The Pope honored the “senseless” loss of life, but also praised the heroism on 9/11.

“The names of so many loved ones are written around the towers’ footprints. We can see them, we can touch them and we can never forget them,” he said. “Here, amid pain and grief, we also have a palpable sense of the heroic goodness which people are capable of, those hidden reserves of strength from which we can draw.”

Coombs said it was an “honor” to be there.

“You take these unique opportunities that come along the way because of the way Jeff died, and you embrace them,” she said. “Because you can’t make Jeff come back. You can only 
make the process a little more bearable.”

Coombs, in many ways, has become the local face of those who lost loved ones in the 2001 attacks, creating a memorial in her husband’s name and, in the aftermath of the 2013 Boston Marathon bombings, talking with survivors and families to help them manage their grief.

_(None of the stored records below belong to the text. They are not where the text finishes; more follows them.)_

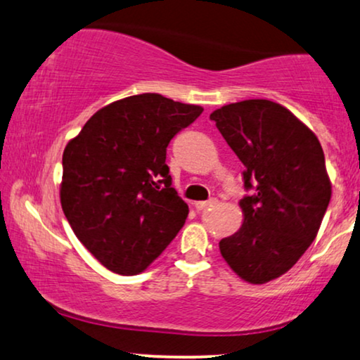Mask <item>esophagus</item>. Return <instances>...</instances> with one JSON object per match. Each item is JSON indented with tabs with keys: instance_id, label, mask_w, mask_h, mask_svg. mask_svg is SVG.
Masks as SVG:
<instances>
[{
	"instance_id": "obj_1",
	"label": "esophagus",
	"mask_w": 360,
	"mask_h": 360,
	"mask_svg": "<svg viewBox=\"0 0 360 360\" xmlns=\"http://www.w3.org/2000/svg\"><path fill=\"white\" fill-rule=\"evenodd\" d=\"M217 202H219V200H217L215 197H214V199H209V200H204V202H195V209L197 210H204V209H207V207L215 205Z\"/></svg>"
}]
</instances>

But in scoring a coveted place at the 9/11 memorial, it was pure chance. She said she entered her name into a lottery.

“I think Jeff had his hand there and was pulling my name out for me, knowing how much this would have meant for me,” Coombs said.

The experience, she added, was a poignant one, even if she and other relatives didn’t get a chance to meet the Pope. Some, she said, voiced their “disappointment,” as Francis met some families and first responders, but not all, and many, like her, watched the ceremony via a live feed set up on a nearby lawn of the memorial.

But Coombs, emotion breaking into her voice as she spoke to reporters outside, said she came away feeling enlightened.

“I was holding his picture, and I brought with me the cross that was given to me, after Jeff was killed, by our pastor when we had our memorial service — it hangs right next to my bed,” Coombs said. “I took it just in case we did have some interaction with the Pope so it could be blessed. But I feel like just being there it did get the blessing of the Pope.”